Liability for accidents caused by animals
Posted: 24th November 2017
Winning compensation following an accident requires proof of negligence – but there are very rare exceptions to that rule and one of them concerns the legal liabilities of animal owners. In a Court of Appeal case, a motorist, Martyn Williams, who was badly injured in a collision with a bullock won the right to damages from a farmer, although there had been no lack of care on the latter’s part.
The bullock had been bought at auction the day before the accident. It managed to jump a six-foot fence and careered onto a trunk road about a mile and a half away. The animal died in the ensuing collision and the motorist’s car was severely damaged. There was no suggestion that he was in any way to blame for the accident, of which he had no memory due to traumatic amnesia, and his lawyers claimed £50,000 in damages on his behalf.
Following a trial, a judge cleared the farmer of negligence. He had followed the book in feeding and watering the bullock overnight before letting it out into the field. The fence was entirely appropriate and his care of the animal had been impeccable. There was nothing inherently dangerous about the bullock, which had shown surprising athleticism in jumping the fence.

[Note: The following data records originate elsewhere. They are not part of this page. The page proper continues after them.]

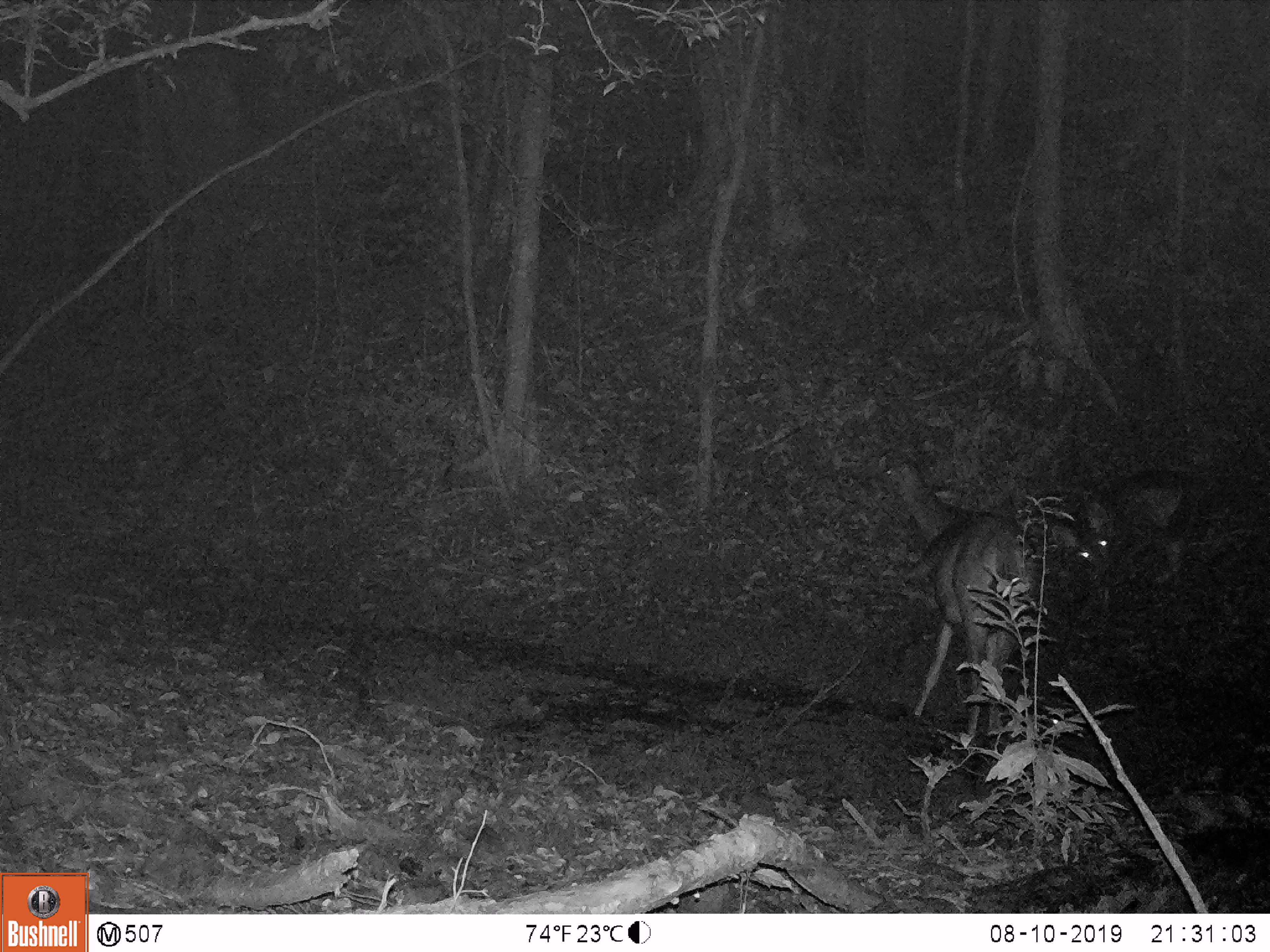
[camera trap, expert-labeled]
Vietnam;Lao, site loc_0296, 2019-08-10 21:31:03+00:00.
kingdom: Animalia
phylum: Chordata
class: Mammalia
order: Artiodactyla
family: Cervidae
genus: Rusa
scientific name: Rusa unicolor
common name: sambar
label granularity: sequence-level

The farmer had died since the accident, but his estate was found liable to compensate the motorist under the Animals Act 1971. That was on the basis that the damage caused was of a kind that such a large animal was likely to cause unless restrained. As an experienced beef farmer, he would have been aware that cattle of the breed concerned tended to behave wholly unpredictably when frightened. The amount of the motorist’s compensation remains to be assessed.